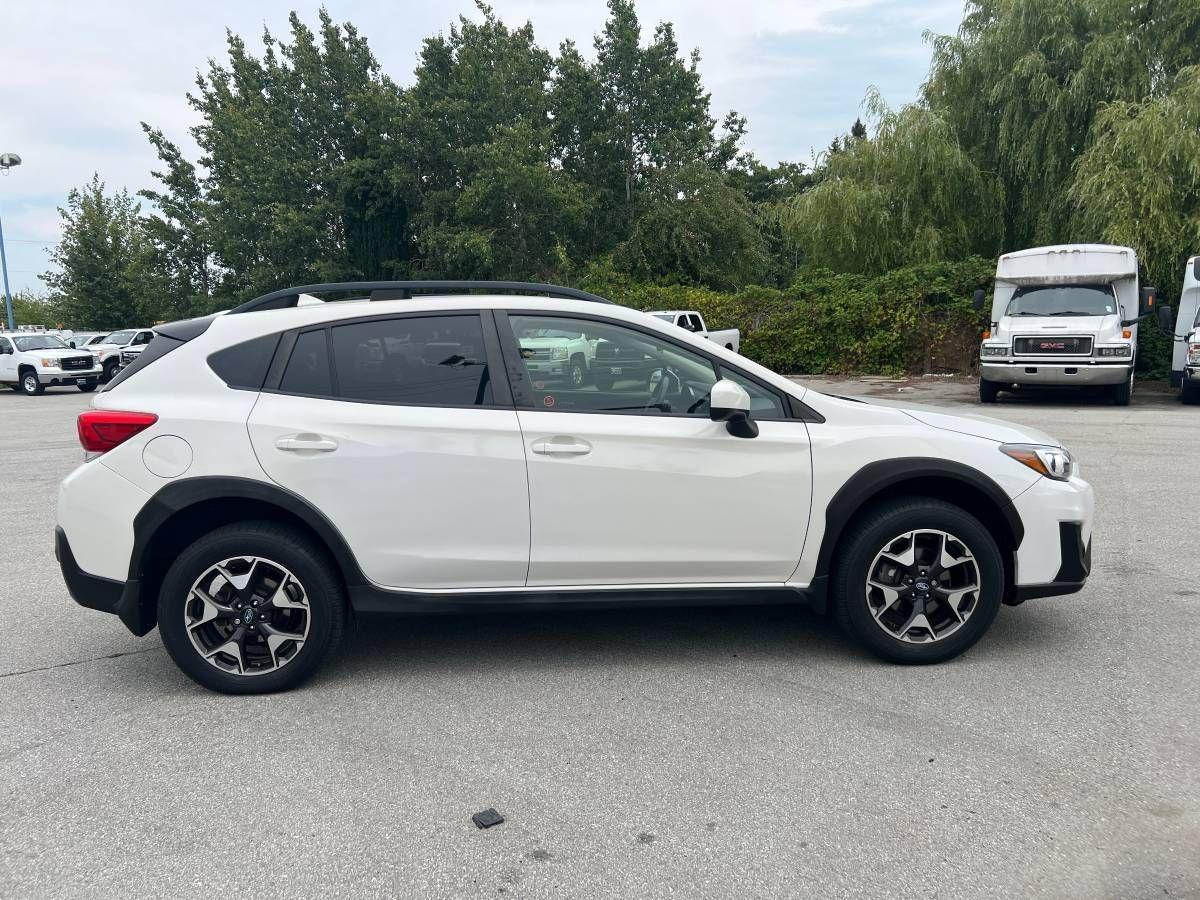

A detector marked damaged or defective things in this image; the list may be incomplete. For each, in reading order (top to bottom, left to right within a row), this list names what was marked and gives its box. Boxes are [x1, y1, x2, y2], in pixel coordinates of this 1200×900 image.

parking lot crack [0, 644, 157, 680]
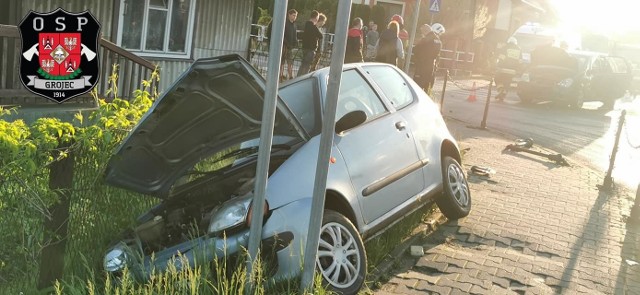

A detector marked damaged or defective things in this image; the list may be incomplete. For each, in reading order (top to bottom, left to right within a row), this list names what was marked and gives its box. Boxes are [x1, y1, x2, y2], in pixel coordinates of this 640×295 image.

crashed silver car [101, 54, 470, 294]
second damaged vehicle [101, 54, 470, 294]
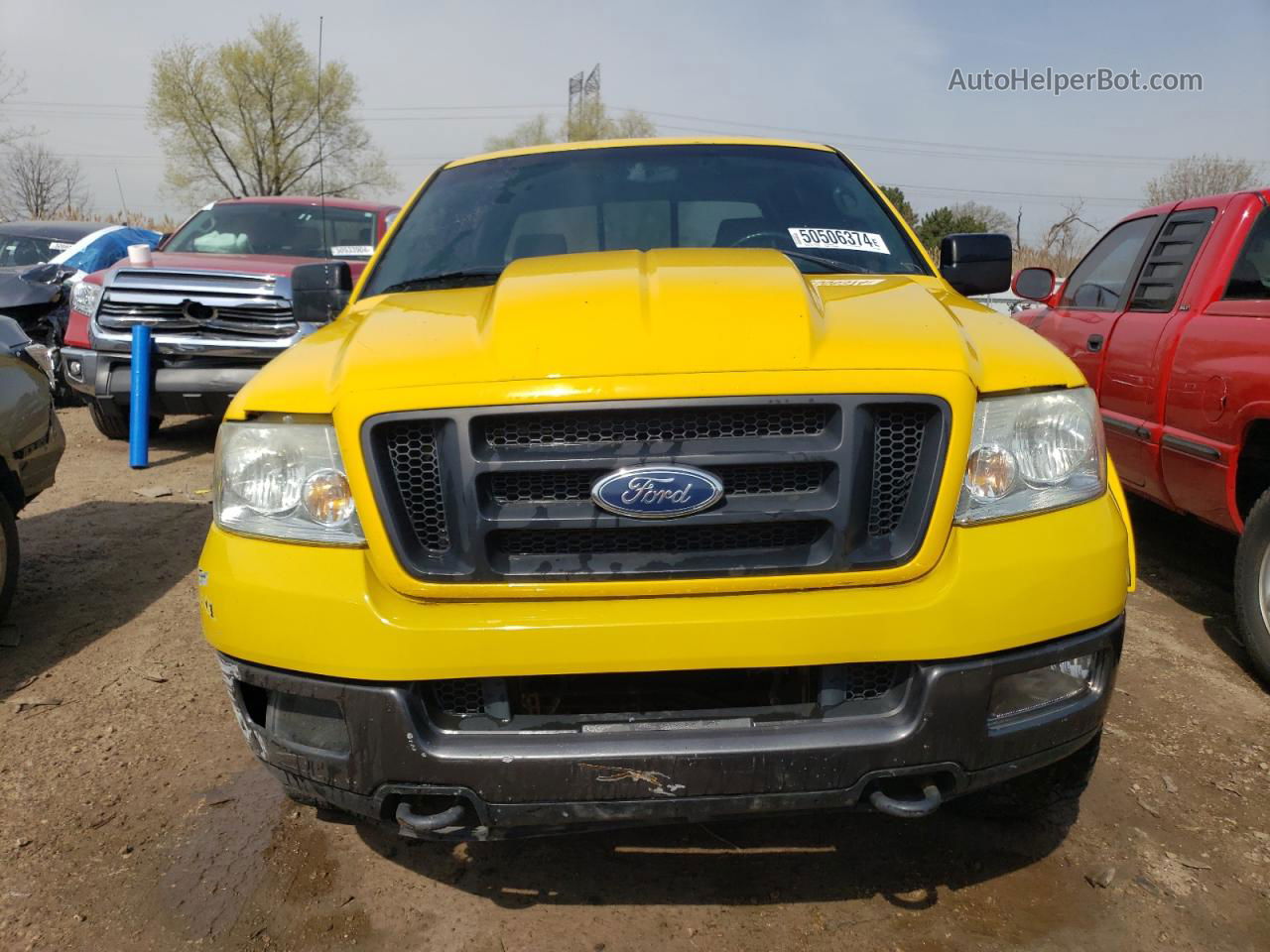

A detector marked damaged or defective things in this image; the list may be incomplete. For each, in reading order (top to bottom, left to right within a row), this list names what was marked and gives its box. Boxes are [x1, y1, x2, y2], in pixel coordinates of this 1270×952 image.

damaged front bumper [216, 615, 1119, 837]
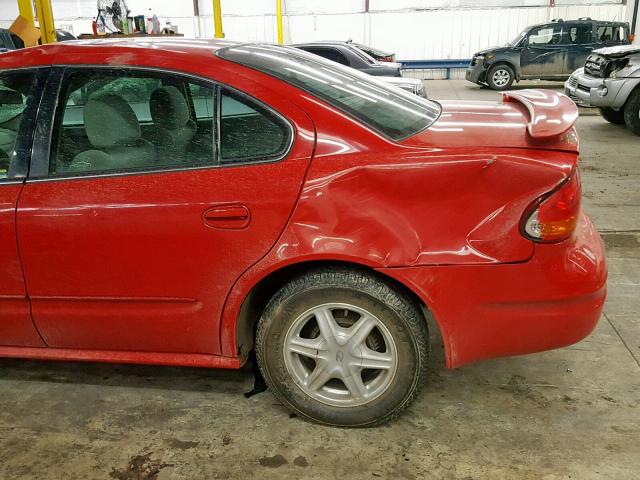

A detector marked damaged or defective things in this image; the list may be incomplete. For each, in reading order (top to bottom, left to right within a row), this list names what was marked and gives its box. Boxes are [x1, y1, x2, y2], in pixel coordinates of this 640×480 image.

damaged suv [564, 44, 640, 134]
rear bumper damage [380, 212, 604, 370]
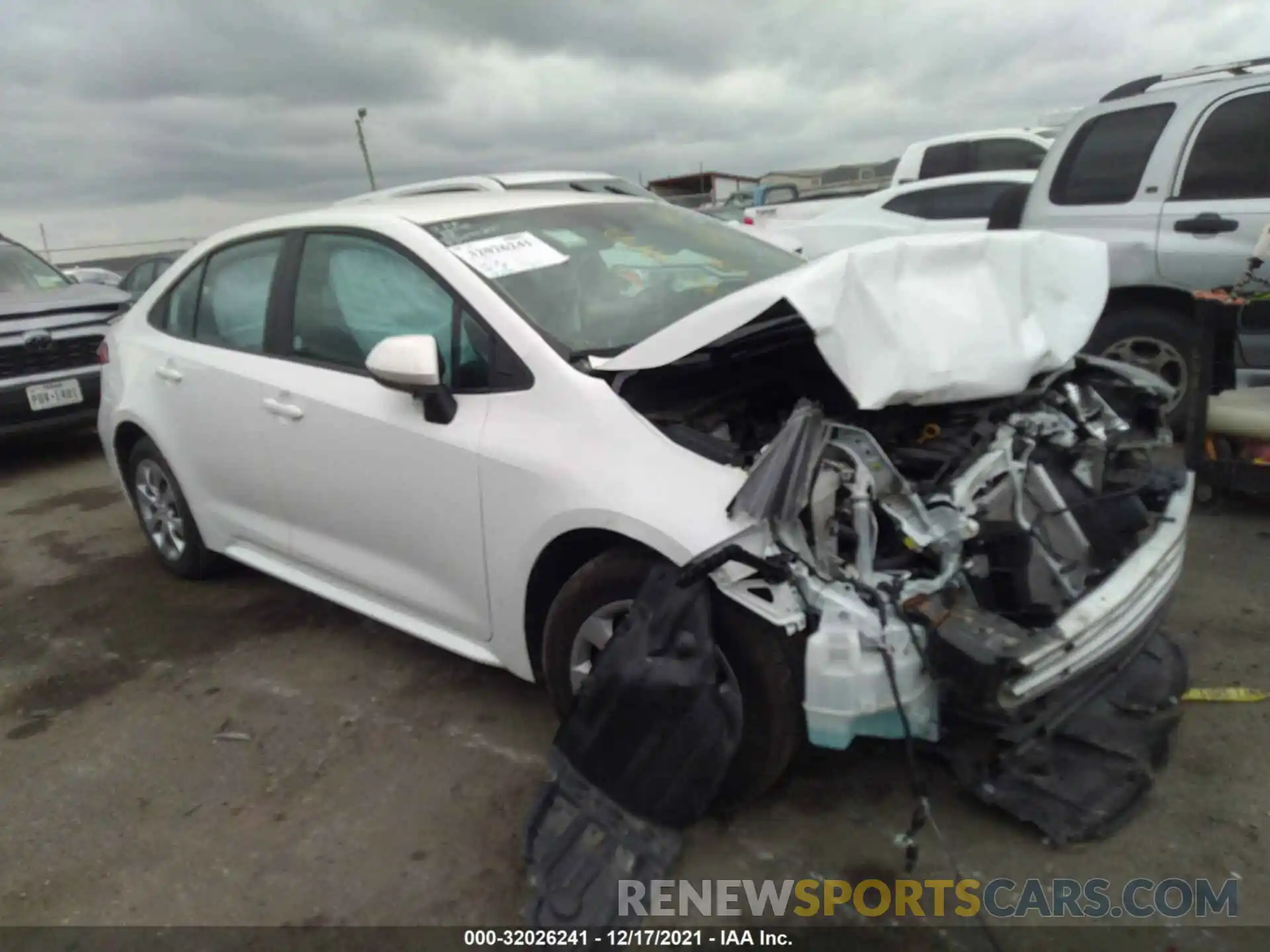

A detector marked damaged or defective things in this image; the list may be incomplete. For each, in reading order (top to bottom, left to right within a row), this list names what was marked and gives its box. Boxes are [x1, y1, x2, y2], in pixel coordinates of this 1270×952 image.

crumpled hood [599, 233, 1107, 411]
white crumpled hood panel [599, 233, 1107, 411]
damaged front end [706, 358, 1189, 842]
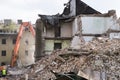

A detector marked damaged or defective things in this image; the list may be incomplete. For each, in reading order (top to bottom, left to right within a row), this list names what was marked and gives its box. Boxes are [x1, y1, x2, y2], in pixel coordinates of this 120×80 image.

torn roof [38, 0, 100, 26]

* [WHAT TO DO]: Do not include pictures. Copy only the lines running from the line with "this 640×295 image." through the last line of the records, exactly as they appear.

* [EXPECTED ANSWER]:
A detector marked damaged or defective things in this image; the list may be incomplete. For each, in reading order (top to bottom, left to right within a row), this list names what was marked and gives its box. Boxes are [x1, y1, x2, y2], in pixel coordinates of this 640×295 image.

crashed silver car [101, 54, 470, 294]
second damaged vehicle [101, 54, 470, 294]

A detector marked damaged or defective things in this image; the list may be incomplete. For each, in reading order (top to bottom, left to right within a row), this list names what was marked and gives its box. Boxes are [x1, y1, x2, y2], in pixel coordinates of this 1270×952 image.

damaged front bumper [216, 615, 1119, 837]

A detector marked damaged or defective things in this image; the list may be incomplete. For each, in reading order (top to bottom, left to right within a row), this list names what was marked and gives its box. Boxes are [x1, y1, x2, y2], in pixel coordinates of this 640×480 image.

damaged suv [564, 44, 640, 134]
rear bumper damage [380, 212, 604, 370]

A detector marked damaged or defective things in this image; the list may be incomplete. For each, in reading order (top to bottom, left to right within a row), this list names what was marked and gives its box. Boxes are [x1, y1, x2, y2], in pixel coordinates of this 1270×952 image.

crumpled hood [599, 233, 1107, 411]
white crumpled hood panel [599, 233, 1107, 411]
damaged front end [706, 358, 1189, 842]

A detector marked damaged or defective things in this image; the list may be incomplete. For each, in reading order (top to bottom, left to right within a row), this list names what was marked and gives its box. Boxes are [x1, y1, x2, y2], in pixel coordinates of this 120×80 image.

torn roof [38, 0, 100, 26]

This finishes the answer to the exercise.